-- Texto de origem --
^^^^^^^^
Espírito Santo ressalta que a situação do Fed ainda não é confortável, com a autarquia precisando recuperar a confiança do mercado após errar ao apostar em 2021 que a inflação no país seria transitória. Agora, ela está “refém dos números e correndo atrás”.
“O Fed precisa resgatar a credibilidade para que o mercado volte a confiar que ele tomou as rédeas do processo novamente, o que daria mais calma”, diz.
O comunicado
Nesse sentido, a comunicação do Fed após a reunião e a coletiva do seu presidente, Jerome Powell, deverão ser o grande foco do mercado, que estará atento para descobrir os próximos passos da autarquia e o quão duro o discurso será quanto ao combate à inflação.
“Quando a decisão já está precificada, o mercado tende a olhar por informações novas na comunicação. O mercado vai ter que medir o quão disposto o Fed a manter o discurso de controle à inflação”, avalia Sarquis, da Eleven.
Ele ressalta que o Fed mudou neste ano o foco da sua política monetária. Na pandemia, a meta era trazer o mercado de trabalho de volta ao pleno emprego. Bem-sucedido, agora a autarquia quer controlar uma inflação “extremamente descontrolada, e não está medindo esforços”.
Por isso, ele afirma que o Fed não deve ser mais brando na sua comunicação. “O PMI é importante mas não é principal. Os dados oficiais até agora superaram as expectativas pra cima, tanto emprego quanto inflação. Considerando eles, não faria sentido colocar um freio no discurso de controle à inflação”.
^^^^^^^^
-- Tarefas obrigatórias --
[a] Reproduza sem nenhuma alteração o trecho do texto sobre o Fed que vai de "O comunicado" até "combate à inflação.".
[b] Prossiga com o texto sobre o Fed a partir do ponto em que ele termina.
As entradas não têm nenhum papel neste exercício.

-- Entradas listadas --
^^^^^^^^
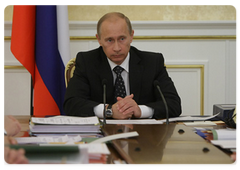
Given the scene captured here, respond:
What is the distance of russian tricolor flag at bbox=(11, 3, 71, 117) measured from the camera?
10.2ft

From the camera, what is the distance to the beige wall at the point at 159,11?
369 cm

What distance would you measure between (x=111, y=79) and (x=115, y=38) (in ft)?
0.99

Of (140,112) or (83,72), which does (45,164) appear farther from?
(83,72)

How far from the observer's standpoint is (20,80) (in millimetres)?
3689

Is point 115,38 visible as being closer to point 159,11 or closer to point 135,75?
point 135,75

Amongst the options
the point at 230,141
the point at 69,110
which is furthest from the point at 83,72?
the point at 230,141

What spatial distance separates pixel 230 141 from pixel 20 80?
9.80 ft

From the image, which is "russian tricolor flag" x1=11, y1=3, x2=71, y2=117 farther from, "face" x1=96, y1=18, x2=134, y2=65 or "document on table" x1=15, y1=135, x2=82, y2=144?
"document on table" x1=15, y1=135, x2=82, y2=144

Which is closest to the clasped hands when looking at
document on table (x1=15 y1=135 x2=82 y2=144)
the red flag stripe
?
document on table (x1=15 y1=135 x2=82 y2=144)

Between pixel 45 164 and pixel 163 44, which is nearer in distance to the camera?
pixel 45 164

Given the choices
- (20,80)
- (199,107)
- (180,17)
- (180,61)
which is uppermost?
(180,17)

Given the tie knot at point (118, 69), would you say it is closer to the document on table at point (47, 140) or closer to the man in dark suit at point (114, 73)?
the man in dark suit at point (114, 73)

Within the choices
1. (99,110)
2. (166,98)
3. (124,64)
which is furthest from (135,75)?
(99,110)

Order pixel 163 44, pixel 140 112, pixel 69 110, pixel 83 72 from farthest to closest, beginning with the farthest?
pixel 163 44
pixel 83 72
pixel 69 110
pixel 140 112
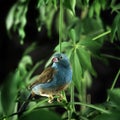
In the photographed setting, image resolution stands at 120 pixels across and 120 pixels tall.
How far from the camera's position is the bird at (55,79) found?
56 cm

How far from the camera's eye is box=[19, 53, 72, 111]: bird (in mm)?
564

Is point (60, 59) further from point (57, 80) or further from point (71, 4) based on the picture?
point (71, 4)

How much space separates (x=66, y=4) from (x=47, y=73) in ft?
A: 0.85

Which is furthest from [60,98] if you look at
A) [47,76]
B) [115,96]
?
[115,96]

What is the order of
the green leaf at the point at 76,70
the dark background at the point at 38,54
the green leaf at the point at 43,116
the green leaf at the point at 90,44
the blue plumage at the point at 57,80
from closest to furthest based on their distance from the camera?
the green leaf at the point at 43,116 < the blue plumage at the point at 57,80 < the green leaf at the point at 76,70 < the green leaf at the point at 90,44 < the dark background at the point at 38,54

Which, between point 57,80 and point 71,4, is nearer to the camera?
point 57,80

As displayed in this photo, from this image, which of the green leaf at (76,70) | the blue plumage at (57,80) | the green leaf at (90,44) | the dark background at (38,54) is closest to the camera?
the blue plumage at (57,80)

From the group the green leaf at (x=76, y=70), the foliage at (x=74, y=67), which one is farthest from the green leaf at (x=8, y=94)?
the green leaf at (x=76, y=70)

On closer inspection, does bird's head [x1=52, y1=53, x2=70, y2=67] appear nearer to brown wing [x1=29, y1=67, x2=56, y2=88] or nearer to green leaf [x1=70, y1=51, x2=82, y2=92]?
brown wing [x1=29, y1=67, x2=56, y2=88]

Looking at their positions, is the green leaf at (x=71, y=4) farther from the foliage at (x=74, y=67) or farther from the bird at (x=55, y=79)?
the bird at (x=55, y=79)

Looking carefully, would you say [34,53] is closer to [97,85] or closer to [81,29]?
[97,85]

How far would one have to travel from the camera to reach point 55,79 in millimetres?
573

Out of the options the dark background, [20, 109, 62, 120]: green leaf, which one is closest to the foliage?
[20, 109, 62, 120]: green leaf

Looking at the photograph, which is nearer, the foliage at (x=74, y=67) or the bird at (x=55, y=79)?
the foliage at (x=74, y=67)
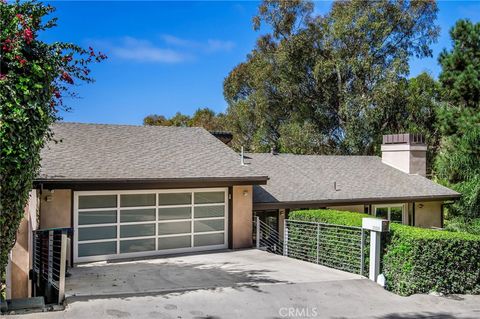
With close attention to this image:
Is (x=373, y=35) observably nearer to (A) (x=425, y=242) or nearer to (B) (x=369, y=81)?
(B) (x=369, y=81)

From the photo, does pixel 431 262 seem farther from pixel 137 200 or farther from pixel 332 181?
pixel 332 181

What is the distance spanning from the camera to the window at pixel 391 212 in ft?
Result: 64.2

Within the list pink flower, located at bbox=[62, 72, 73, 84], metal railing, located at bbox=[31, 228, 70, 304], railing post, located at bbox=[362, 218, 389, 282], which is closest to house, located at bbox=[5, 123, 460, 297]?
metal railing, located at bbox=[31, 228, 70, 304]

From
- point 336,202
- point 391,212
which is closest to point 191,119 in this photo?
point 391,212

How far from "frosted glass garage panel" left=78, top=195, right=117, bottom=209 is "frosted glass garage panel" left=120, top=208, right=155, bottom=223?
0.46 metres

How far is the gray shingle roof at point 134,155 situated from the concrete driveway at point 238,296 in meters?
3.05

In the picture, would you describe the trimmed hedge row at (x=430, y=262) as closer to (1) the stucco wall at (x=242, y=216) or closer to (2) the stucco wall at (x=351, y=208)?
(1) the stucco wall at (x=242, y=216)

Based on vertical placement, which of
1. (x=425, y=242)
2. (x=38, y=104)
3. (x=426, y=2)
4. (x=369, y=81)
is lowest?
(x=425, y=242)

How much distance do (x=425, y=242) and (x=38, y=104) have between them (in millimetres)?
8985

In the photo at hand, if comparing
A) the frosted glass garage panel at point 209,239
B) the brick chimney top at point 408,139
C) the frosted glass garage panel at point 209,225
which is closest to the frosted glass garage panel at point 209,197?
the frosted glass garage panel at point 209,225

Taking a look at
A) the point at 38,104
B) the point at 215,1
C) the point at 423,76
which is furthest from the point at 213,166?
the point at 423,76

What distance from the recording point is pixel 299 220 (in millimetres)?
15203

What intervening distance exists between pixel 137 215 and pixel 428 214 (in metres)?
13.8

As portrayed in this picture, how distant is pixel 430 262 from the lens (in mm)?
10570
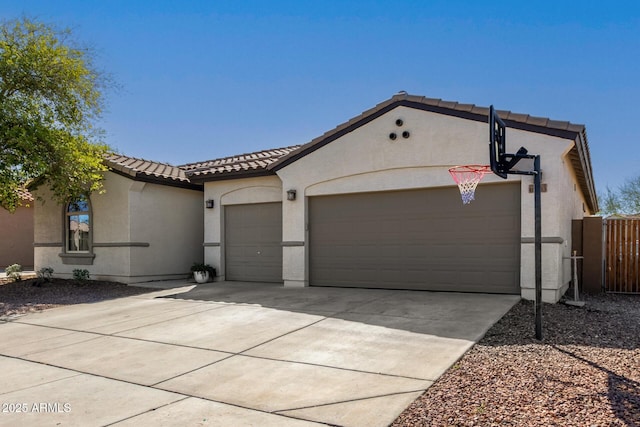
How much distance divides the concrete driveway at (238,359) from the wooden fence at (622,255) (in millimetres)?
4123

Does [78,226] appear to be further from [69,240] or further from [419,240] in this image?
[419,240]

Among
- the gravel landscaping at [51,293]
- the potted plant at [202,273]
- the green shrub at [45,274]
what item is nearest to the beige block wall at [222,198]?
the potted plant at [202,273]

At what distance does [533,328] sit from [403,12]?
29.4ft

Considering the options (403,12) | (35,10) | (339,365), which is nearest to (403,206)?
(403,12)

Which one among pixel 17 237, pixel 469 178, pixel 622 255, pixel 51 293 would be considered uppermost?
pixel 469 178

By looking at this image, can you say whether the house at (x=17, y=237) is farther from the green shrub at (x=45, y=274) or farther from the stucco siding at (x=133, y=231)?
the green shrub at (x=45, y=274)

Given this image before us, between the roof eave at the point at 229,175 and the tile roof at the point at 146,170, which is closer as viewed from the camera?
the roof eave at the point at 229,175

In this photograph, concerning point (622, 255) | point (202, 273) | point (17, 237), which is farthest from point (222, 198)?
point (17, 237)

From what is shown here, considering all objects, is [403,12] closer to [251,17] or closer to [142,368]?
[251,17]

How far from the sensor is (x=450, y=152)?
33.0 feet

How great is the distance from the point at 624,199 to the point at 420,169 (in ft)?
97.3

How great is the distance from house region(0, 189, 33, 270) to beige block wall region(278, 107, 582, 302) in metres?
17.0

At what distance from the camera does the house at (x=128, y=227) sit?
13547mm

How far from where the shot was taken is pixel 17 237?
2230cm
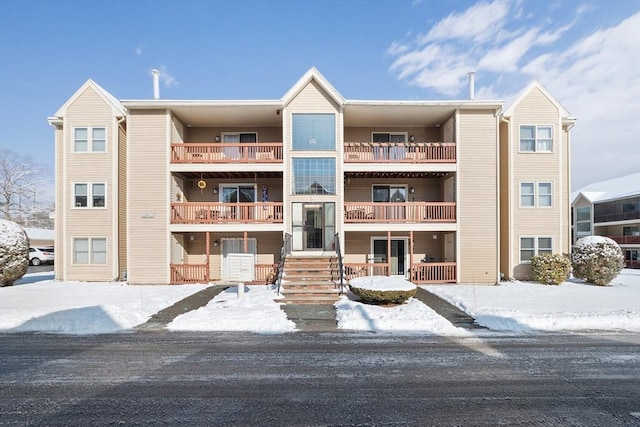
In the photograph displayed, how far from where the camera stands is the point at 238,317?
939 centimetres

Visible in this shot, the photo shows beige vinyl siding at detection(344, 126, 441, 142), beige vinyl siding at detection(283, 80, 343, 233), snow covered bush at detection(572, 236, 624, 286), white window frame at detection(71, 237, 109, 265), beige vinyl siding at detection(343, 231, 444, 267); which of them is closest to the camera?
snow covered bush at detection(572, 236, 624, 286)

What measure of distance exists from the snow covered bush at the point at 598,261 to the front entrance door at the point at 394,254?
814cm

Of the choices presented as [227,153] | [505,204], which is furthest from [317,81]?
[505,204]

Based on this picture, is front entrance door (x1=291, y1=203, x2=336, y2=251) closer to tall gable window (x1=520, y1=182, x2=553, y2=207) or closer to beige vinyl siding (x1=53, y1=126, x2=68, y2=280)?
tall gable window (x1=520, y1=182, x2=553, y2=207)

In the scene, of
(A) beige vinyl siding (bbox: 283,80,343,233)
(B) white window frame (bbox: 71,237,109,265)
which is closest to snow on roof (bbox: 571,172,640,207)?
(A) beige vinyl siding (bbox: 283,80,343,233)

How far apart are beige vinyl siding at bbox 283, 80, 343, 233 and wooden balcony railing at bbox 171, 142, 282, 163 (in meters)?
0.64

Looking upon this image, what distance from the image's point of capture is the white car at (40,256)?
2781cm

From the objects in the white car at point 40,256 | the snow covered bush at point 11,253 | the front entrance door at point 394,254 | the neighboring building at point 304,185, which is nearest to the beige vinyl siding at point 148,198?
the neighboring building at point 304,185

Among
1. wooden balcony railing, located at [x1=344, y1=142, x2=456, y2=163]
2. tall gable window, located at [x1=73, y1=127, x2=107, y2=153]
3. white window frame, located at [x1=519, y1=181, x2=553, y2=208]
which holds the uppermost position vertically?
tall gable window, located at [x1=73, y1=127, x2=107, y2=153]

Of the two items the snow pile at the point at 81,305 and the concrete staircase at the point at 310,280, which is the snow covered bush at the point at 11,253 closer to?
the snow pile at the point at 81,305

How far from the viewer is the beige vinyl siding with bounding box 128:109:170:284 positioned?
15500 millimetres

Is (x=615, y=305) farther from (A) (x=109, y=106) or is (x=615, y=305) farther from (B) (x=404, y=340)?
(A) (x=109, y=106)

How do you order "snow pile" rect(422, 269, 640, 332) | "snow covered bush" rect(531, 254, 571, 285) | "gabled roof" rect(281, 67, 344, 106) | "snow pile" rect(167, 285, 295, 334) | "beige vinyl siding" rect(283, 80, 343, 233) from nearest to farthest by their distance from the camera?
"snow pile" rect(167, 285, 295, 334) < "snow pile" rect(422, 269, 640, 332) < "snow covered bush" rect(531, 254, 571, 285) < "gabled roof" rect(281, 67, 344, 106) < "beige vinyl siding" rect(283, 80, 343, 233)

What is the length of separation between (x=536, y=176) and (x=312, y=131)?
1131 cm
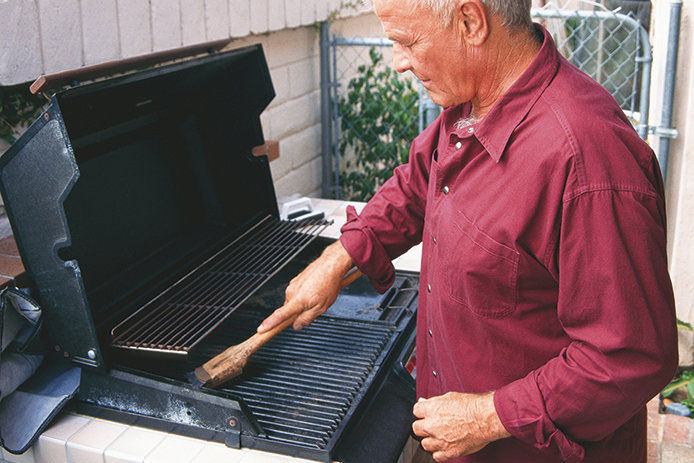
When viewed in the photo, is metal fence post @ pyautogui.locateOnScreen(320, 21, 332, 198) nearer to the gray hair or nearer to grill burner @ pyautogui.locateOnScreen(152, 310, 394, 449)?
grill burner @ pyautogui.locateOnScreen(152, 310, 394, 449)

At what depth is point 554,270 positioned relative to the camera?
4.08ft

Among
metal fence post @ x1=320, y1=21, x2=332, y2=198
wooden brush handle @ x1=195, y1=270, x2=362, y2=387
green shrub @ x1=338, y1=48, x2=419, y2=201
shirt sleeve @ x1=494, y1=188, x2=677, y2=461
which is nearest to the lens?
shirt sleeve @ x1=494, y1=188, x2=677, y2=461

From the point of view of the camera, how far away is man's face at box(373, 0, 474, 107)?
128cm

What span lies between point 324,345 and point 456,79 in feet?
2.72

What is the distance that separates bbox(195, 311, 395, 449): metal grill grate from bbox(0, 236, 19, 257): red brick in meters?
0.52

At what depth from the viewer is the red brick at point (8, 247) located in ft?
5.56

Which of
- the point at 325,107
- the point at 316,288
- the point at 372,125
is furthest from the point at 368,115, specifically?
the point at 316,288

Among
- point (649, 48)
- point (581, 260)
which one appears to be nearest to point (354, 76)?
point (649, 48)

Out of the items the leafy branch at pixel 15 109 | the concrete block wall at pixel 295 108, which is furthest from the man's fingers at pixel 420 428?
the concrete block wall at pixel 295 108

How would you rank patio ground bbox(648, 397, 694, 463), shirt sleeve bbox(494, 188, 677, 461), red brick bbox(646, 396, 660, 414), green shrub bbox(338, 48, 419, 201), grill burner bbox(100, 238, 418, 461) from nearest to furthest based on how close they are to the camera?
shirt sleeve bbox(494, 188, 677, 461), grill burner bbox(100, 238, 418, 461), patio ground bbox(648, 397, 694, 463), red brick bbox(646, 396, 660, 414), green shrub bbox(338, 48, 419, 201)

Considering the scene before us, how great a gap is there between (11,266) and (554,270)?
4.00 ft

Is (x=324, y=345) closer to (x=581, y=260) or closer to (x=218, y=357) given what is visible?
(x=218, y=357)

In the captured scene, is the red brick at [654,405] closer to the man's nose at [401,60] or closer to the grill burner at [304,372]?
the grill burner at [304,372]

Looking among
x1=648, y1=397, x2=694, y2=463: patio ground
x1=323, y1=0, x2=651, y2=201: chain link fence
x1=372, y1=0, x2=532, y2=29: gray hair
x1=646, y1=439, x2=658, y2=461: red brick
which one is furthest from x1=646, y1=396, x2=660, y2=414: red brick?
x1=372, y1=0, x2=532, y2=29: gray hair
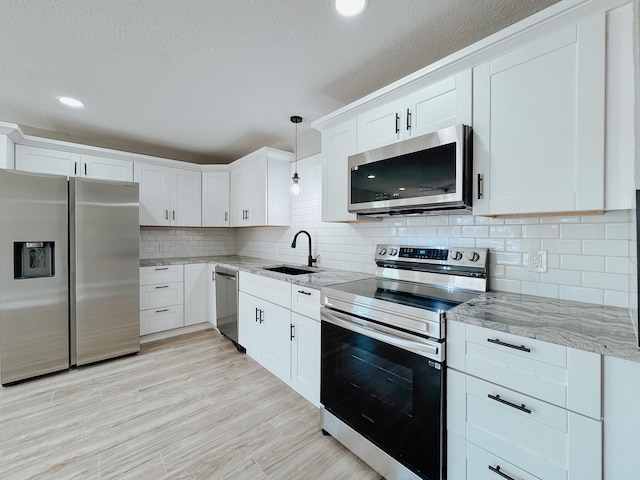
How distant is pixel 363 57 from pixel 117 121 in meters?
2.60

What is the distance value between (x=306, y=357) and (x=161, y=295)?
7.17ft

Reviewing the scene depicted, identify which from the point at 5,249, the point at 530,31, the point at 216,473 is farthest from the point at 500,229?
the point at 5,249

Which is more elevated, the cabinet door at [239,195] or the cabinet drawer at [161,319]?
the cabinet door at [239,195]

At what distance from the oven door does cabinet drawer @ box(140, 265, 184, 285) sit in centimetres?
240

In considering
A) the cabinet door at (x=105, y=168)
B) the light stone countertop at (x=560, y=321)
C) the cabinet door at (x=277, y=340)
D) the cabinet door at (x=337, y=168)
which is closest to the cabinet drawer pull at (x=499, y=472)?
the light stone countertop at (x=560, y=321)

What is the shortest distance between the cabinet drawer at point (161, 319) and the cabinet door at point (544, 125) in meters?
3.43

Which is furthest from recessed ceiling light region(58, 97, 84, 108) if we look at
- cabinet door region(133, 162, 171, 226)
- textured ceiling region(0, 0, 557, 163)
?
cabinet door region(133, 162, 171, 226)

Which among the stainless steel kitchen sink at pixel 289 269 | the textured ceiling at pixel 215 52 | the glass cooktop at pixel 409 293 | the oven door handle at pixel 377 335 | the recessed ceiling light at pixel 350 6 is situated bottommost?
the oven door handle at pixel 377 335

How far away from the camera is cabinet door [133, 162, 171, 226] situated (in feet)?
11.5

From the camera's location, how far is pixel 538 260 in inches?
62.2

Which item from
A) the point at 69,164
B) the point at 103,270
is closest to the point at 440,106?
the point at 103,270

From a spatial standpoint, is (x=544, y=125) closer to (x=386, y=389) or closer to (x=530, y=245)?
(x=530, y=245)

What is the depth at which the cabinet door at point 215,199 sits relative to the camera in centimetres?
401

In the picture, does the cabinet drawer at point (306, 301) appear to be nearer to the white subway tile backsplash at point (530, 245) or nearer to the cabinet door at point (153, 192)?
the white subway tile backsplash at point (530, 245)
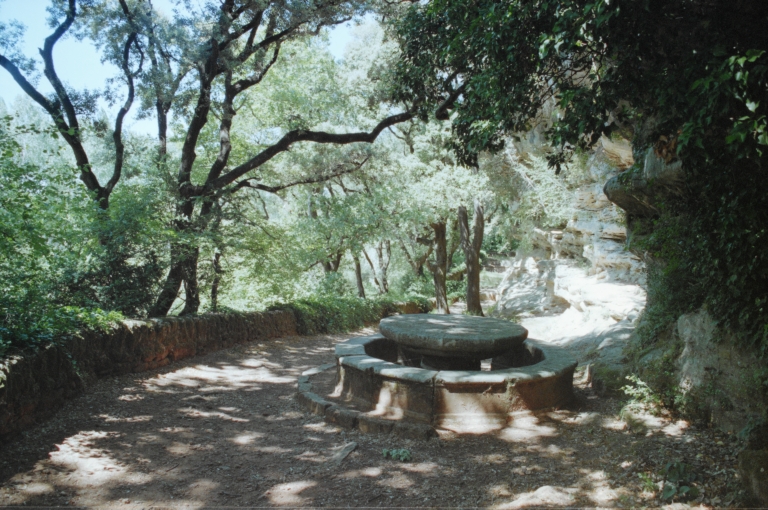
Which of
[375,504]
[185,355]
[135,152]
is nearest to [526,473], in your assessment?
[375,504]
^^^^^^^^
-- Resultados do exercício --
[a]
O comunicado
Nesse sentido, a comunicação do Fed após a reunião e a coletiva do seu presidente, Jerome Powell, deverão ser o grande foco do mercado, que estará atento para descobrir os próximos passos da autarquia e o quão duro o discurso será quanto ao combate à inflação.

[b]
Espírito Santo diz que o desafio do discurso será encaixar o número desta reunião com a sinalização para a próxima. Se a escolha for apontar uma próxima alta de 0,5 p.p., seria preciso equilibrar isso com uma elevação dura nesta semana.
A expectativa dele é que o Fed ainda dê mais peso à inflação em sua decisão, mas a recessão começa a ser um “incômodo”. O esforço da autarquia, nesse cenário, é realizar uma “aterrissagem suave”, ou seja, subir os juros o suficiente para controlar a inflação mas sem levar o país a uma recessão.
Já Natali vê menos espaço para surpresas na comunicação do que em outras reuniões, em especial porque a última tentativa de sinalização, quando o Fed descartou subir os juros em 0,75 p.p., precisou ser revista, o que afetou a imagem da autarquia.
“Acho que o Fed aprendeu um pouco que não vale a pena adiantar muita coisa em um ambiente tão difícil, único e com dados tão voláteis”, afirma.
Nesse sentido, ele espera um comunicado mais vago, com Powell atrelando as decisões futuras aos dados sobre a economia que ainda serão divulgados mês a mês.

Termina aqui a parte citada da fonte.